As it was expected, the TPR is very low, and the model misses 95% of the actually true instances! based on test error. The OOB error is slightly worse with 96% of missing actually positive instances.

Conclusion

The learnt-lesson is evaluation of a model’s performance from different perspectives! By different perspectives, I mean different indices. The accuracy was very misleading and insufficient in the absence of the other measures. Indices such as accuracy are aggregation of two or more measures and thus their values might not tell the whole story about the model.

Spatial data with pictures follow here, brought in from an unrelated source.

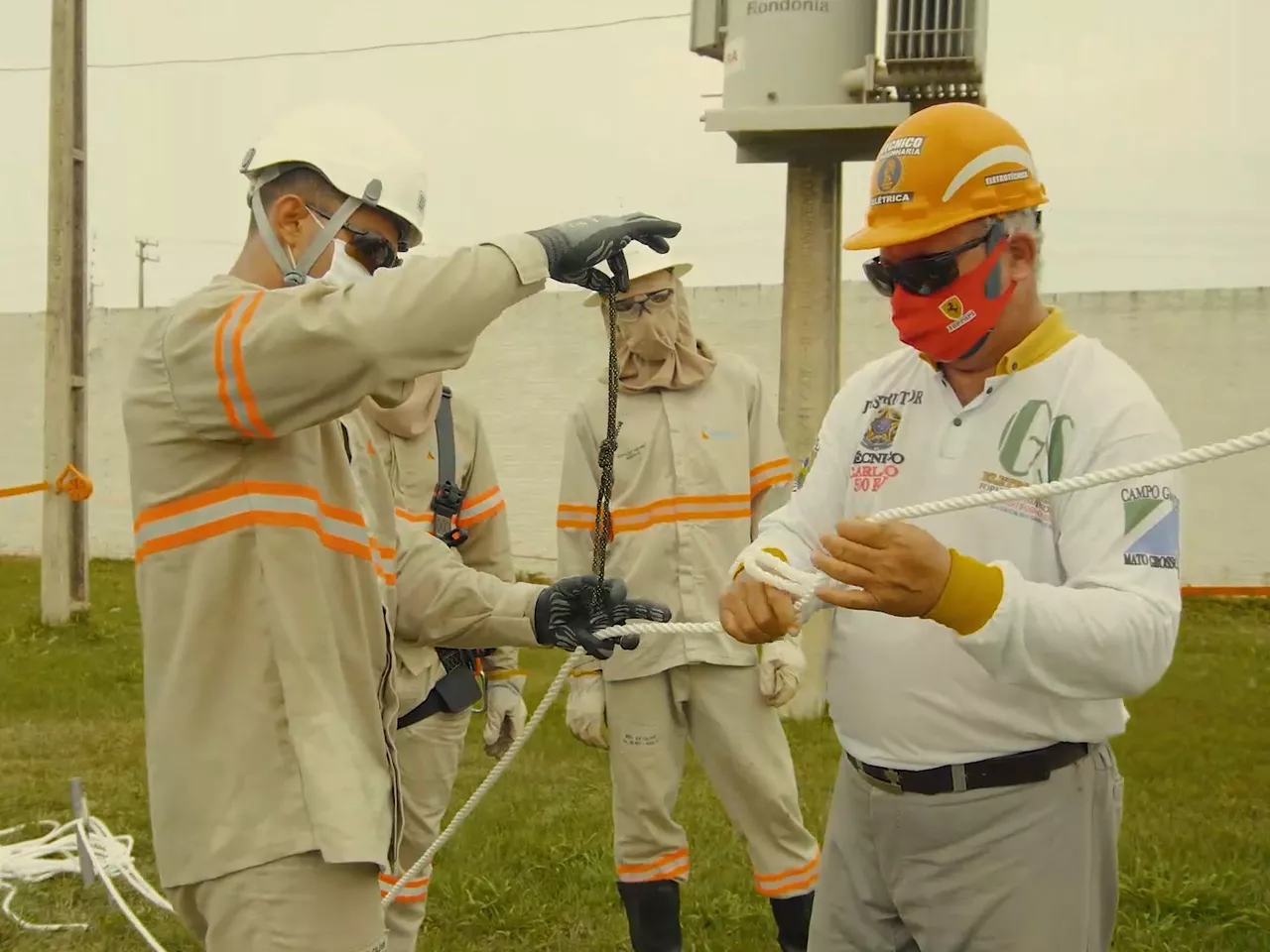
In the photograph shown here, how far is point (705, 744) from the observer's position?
4.48 m

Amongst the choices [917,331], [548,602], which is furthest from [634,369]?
[917,331]

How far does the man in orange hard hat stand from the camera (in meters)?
2.23

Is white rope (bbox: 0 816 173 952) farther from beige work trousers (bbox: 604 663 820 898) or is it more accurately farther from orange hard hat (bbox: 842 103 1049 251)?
orange hard hat (bbox: 842 103 1049 251)

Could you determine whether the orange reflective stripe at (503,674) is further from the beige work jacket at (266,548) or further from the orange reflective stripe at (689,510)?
the beige work jacket at (266,548)

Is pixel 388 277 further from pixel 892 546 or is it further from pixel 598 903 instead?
pixel 598 903

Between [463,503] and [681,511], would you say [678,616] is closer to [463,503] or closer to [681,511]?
[681,511]

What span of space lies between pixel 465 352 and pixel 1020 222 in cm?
107

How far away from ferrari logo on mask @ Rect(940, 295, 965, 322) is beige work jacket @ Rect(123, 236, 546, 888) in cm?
76

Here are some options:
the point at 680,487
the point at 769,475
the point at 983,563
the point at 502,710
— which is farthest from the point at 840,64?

Surprisingly, the penalised maximum likelihood logit did not work well on this problem, and the downsampling worked better. However, the downsampling approach could be done more comprehensively by selection of all negative cases in different iterations, and averaging the final measure(s). Nevertheless, the precision of the model for positive cases is very low even after downsampling.

I had seen the reluctancy of the tree model to grow on this dataset. The reason might be the unbalanced response variable, or special condition of this dataset.

In the next report, I go forward to use better classifers for this dataset.